Ali Releases Qwen3-Max-Thinking Reasoning Model with International Leadership in Several Performance Areas

Did not wait for GPT-5.3, Gemini 3.5, this week's big model release tide first by Ali “jumped the gun”!

Last night, Ali launchedQwen3-Max-ThinkingThis isAli QwenThe most capable flagship inference model in the series to date, Qwen3-Max-Thinking fought back and forth with top models such as GPT-5.2-Thinking, Claude-Opus-4.5, and Gemini 3 Pro in 19 authoritative benchmarks, paired with the ability to expand when tested (TTS).Can reach SOTA on quite a few benchmarks.

Qwen3-Max-Thinking Benchmark Results

What's new about Qwen3-Max-Thinking? First of all, it hasAdaptive tool invocation capabilitiesThe model can be used to call search engines and code interpreters on demand, saving the user the trouble of manually selecting tools. Perhaps out of confidence in the modeling tool's ability to invoke theThousand Questions directly removed the search logo from the dialog box.

The model also incorporates Ali's own test-time scaling ideas. Unlike the industry's common practice of “stacking parallel reasoning paths”, Qwen3-Max-Thinking doesn't just add more parallel branches.Focusing limited computational resources on the “smarter” reasoning process itselfThe model is more accurate, more economical, and more “reflective” in its reasoning.

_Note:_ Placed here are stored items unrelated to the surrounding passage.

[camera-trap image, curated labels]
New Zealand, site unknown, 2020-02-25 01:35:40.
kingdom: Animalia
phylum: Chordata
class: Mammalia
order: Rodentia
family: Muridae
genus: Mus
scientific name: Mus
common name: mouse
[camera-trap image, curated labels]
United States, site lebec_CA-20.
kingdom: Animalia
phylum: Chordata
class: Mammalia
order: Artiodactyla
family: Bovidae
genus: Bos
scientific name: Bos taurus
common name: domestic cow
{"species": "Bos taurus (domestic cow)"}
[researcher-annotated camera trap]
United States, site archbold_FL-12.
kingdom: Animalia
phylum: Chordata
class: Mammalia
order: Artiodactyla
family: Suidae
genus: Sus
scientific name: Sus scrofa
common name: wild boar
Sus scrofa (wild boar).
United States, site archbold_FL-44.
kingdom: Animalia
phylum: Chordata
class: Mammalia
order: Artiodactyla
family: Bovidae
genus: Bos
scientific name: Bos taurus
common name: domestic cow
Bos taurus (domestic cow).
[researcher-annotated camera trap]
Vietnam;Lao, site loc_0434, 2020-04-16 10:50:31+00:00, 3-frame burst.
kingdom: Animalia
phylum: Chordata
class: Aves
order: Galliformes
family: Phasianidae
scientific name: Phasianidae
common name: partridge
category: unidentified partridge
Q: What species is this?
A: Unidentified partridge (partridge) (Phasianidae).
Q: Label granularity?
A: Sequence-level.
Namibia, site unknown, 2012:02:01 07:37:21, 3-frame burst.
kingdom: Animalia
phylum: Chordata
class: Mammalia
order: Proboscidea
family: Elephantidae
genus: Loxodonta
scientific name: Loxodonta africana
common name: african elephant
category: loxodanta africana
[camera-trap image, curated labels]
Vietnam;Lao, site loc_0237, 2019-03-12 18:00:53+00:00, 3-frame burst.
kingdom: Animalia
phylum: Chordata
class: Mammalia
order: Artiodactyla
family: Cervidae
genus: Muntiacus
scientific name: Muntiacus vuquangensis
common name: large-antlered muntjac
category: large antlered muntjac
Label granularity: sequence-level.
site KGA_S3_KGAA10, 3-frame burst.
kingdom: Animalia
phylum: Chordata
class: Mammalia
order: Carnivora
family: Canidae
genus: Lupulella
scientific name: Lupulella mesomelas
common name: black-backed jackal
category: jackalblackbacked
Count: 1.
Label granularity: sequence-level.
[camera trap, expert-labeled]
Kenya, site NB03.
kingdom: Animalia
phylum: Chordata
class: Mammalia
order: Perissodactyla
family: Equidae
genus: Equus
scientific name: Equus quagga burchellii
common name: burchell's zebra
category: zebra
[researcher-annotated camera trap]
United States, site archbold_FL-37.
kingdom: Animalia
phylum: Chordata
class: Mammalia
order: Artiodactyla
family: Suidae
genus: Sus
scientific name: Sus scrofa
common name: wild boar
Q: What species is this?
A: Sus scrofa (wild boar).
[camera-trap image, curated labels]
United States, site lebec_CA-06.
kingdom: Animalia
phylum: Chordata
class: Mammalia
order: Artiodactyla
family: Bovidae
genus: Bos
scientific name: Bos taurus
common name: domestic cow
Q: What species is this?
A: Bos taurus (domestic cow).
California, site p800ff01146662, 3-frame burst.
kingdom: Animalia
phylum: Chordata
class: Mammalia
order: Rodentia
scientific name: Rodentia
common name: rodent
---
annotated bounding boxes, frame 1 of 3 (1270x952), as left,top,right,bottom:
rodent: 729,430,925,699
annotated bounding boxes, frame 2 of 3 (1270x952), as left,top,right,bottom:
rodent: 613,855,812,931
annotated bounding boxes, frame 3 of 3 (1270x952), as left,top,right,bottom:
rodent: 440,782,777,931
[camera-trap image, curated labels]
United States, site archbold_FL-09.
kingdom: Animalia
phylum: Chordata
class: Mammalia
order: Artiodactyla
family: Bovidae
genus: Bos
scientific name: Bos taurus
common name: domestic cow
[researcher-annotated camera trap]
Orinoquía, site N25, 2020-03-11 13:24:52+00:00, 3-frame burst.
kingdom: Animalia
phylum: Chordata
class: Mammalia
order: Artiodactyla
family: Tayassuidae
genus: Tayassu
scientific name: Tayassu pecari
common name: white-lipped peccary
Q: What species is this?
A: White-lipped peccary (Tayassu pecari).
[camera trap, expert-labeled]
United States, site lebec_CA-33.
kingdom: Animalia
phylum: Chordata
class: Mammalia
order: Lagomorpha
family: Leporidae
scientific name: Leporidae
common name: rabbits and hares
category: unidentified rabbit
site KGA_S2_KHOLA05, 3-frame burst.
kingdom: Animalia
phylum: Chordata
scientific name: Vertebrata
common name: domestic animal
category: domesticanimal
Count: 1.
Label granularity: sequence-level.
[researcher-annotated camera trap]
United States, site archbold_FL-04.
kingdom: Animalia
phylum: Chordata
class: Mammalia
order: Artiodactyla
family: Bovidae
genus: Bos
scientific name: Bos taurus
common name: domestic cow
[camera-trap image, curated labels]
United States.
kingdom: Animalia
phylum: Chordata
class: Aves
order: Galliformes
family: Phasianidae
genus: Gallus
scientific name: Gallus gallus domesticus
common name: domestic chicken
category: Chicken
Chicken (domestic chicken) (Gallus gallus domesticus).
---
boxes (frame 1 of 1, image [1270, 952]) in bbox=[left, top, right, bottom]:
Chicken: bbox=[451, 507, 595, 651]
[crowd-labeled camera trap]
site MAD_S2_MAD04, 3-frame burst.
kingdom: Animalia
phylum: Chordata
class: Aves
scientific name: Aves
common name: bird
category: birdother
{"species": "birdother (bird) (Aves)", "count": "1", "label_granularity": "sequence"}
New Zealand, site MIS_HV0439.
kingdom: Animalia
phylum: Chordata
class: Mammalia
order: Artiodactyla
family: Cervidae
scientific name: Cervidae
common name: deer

In fact, as early as September last year, Ali has been on-line Qwen3-Max Preview version, compared with the Preview version, the official version of the realization of the effective integration of thinking and non-thinking modes.Qwen3-Max context window is 256k, the number of references has not been announced, but it should be similar to the Preview version.That's over 1 trillion parameters.

Qwen3-Max-Thinking is not an open source model. It is now live on Qwen Chat, where you can experience the model's adaptive tool calling capabilities. At the same time, Qwen3-Max-Thinking's API is open.Priced at $2.5/million input tokens, $10/million output tokens, still more cost effective.

Qwen3-Max-Thinking API Call Interface

It is worth mentioning that Ali also open-sourced the full range of Qwen3-TTS speech synthesis models on the same day, supporting timbre cloning, timbre creation, anthropomorphizationspeech production, and voice control based on natural language descriptions.

Experience Links:https://chat.qwen.AI/

API calling platform:https://bailian.console.aliyun.com/cn-beijing/?tab=model#/model-market/detail/qwen3-max-2026-01-23

I. Tested adaptive search performance ability is better than ChatGPT, search and code interpreter can be used in combination

Qwen3-Max-Thinking was the first thing that Wizards experienced when it went live.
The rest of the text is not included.